While the disclosure has provided specific and detailed
descriptions to various embodiments, the same is to be considered
as illustrative and not restrictive in character. Only certain
example embodiments have been shown and described. Those skilled in
the art will appreciate that many modifications are possible in the
example embodiments without materially departing from the
disclosure. Accordingly, all such modifications are intended to be
included within the scope of this disclosure as defined in the
following claims.
In reading the claims, it is intended that when words such as "a,"

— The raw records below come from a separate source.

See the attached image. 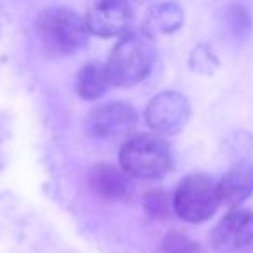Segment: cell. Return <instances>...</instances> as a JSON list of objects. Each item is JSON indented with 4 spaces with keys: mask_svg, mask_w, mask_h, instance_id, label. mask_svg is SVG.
Instances as JSON below:
<instances>
[{
    "mask_svg": "<svg viewBox=\"0 0 253 253\" xmlns=\"http://www.w3.org/2000/svg\"><path fill=\"white\" fill-rule=\"evenodd\" d=\"M220 205L218 182L205 173H193L180 180L173 196L177 215L193 224L208 220Z\"/></svg>",
    "mask_w": 253,
    "mask_h": 253,
    "instance_id": "obj_4",
    "label": "cell"
},
{
    "mask_svg": "<svg viewBox=\"0 0 253 253\" xmlns=\"http://www.w3.org/2000/svg\"><path fill=\"white\" fill-rule=\"evenodd\" d=\"M111 78H109L108 68L101 63H88L80 70L77 77V92L80 97L94 101L106 94L111 87Z\"/></svg>",
    "mask_w": 253,
    "mask_h": 253,
    "instance_id": "obj_12",
    "label": "cell"
},
{
    "mask_svg": "<svg viewBox=\"0 0 253 253\" xmlns=\"http://www.w3.org/2000/svg\"><path fill=\"white\" fill-rule=\"evenodd\" d=\"M148 203H153V207L149 208L153 215H158V213H165L167 210V201H165V196L162 193H155L151 196H148Z\"/></svg>",
    "mask_w": 253,
    "mask_h": 253,
    "instance_id": "obj_14",
    "label": "cell"
},
{
    "mask_svg": "<svg viewBox=\"0 0 253 253\" xmlns=\"http://www.w3.org/2000/svg\"><path fill=\"white\" fill-rule=\"evenodd\" d=\"M218 248H243L253 241V213L245 208L229 211L213 232Z\"/></svg>",
    "mask_w": 253,
    "mask_h": 253,
    "instance_id": "obj_8",
    "label": "cell"
},
{
    "mask_svg": "<svg viewBox=\"0 0 253 253\" xmlns=\"http://www.w3.org/2000/svg\"><path fill=\"white\" fill-rule=\"evenodd\" d=\"M90 186L99 196L106 200H120L125 198L130 189V182L123 172L111 165H97L90 172Z\"/></svg>",
    "mask_w": 253,
    "mask_h": 253,
    "instance_id": "obj_10",
    "label": "cell"
},
{
    "mask_svg": "<svg viewBox=\"0 0 253 253\" xmlns=\"http://www.w3.org/2000/svg\"><path fill=\"white\" fill-rule=\"evenodd\" d=\"M137 125V113L126 102H108L94 108L85 118V130L101 141L118 139L130 134Z\"/></svg>",
    "mask_w": 253,
    "mask_h": 253,
    "instance_id": "obj_5",
    "label": "cell"
},
{
    "mask_svg": "<svg viewBox=\"0 0 253 253\" xmlns=\"http://www.w3.org/2000/svg\"><path fill=\"white\" fill-rule=\"evenodd\" d=\"M163 250L165 253H198V246L179 232H172L163 241Z\"/></svg>",
    "mask_w": 253,
    "mask_h": 253,
    "instance_id": "obj_13",
    "label": "cell"
},
{
    "mask_svg": "<svg viewBox=\"0 0 253 253\" xmlns=\"http://www.w3.org/2000/svg\"><path fill=\"white\" fill-rule=\"evenodd\" d=\"M184 11L177 2H163L149 9L144 21V33L148 37L167 35L182 26Z\"/></svg>",
    "mask_w": 253,
    "mask_h": 253,
    "instance_id": "obj_11",
    "label": "cell"
},
{
    "mask_svg": "<svg viewBox=\"0 0 253 253\" xmlns=\"http://www.w3.org/2000/svg\"><path fill=\"white\" fill-rule=\"evenodd\" d=\"M88 33L111 39L123 37L134 25V11L128 0H101L85 18Z\"/></svg>",
    "mask_w": 253,
    "mask_h": 253,
    "instance_id": "obj_6",
    "label": "cell"
},
{
    "mask_svg": "<svg viewBox=\"0 0 253 253\" xmlns=\"http://www.w3.org/2000/svg\"><path fill=\"white\" fill-rule=\"evenodd\" d=\"M130 2V0H128ZM132 2H139V4H144V2H151V0H132Z\"/></svg>",
    "mask_w": 253,
    "mask_h": 253,
    "instance_id": "obj_15",
    "label": "cell"
},
{
    "mask_svg": "<svg viewBox=\"0 0 253 253\" xmlns=\"http://www.w3.org/2000/svg\"><path fill=\"white\" fill-rule=\"evenodd\" d=\"M191 116V106L182 94L167 90L151 99L146 108V122L153 130L162 134H177Z\"/></svg>",
    "mask_w": 253,
    "mask_h": 253,
    "instance_id": "obj_7",
    "label": "cell"
},
{
    "mask_svg": "<svg viewBox=\"0 0 253 253\" xmlns=\"http://www.w3.org/2000/svg\"><path fill=\"white\" fill-rule=\"evenodd\" d=\"M37 33L52 56H68L87 43L85 19L68 7H47L37 16Z\"/></svg>",
    "mask_w": 253,
    "mask_h": 253,
    "instance_id": "obj_1",
    "label": "cell"
},
{
    "mask_svg": "<svg viewBox=\"0 0 253 253\" xmlns=\"http://www.w3.org/2000/svg\"><path fill=\"white\" fill-rule=\"evenodd\" d=\"M123 172L137 179H162L172 170L173 158L165 141L153 135L130 139L120 151Z\"/></svg>",
    "mask_w": 253,
    "mask_h": 253,
    "instance_id": "obj_3",
    "label": "cell"
},
{
    "mask_svg": "<svg viewBox=\"0 0 253 253\" xmlns=\"http://www.w3.org/2000/svg\"><path fill=\"white\" fill-rule=\"evenodd\" d=\"M253 193V162H239L218 182L222 205L239 207Z\"/></svg>",
    "mask_w": 253,
    "mask_h": 253,
    "instance_id": "obj_9",
    "label": "cell"
},
{
    "mask_svg": "<svg viewBox=\"0 0 253 253\" xmlns=\"http://www.w3.org/2000/svg\"><path fill=\"white\" fill-rule=\"evenodd\" d=\"M155 47L146 33H126L106 64L113 85L128 87L144 80L155 64Z\"/></svg>",
    "mask_w": 253,
    "mask_h": 253,
    "instance_id": "obj_2",
    "label": "cell"
}]
</instances>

"an," "at least one," or "at least one portion" are used there is
no intention to limit the claim to only one item unless
specifically stated to the contrary in the claim. When the language
"at least a portion" and/or "a portion" is used the item can
include a portion and/or the entire item unless specifically stated
to the contrary. In the claims, means-plus-function clauses are
intended to cover the structures described herein as performing the
recited function and not only structural equivalents, but also
equivalent structures. For example, although a nail and a screw may
not be structural equivalents in that a nail employs a cylindrical
surface to secure wooden parts together, whereas a screw employs a
helical surface, in the environment of fastening wooden parts, a
nail and a screw may be equivalent structures. It is the express
intention of the applicant not to invoke 35 U.S.C. .sctn.112,
paragraph 6 for any limitations of any of the claims herein, except
for those in which the claim expressly uses the words `means for`
together with an associated function.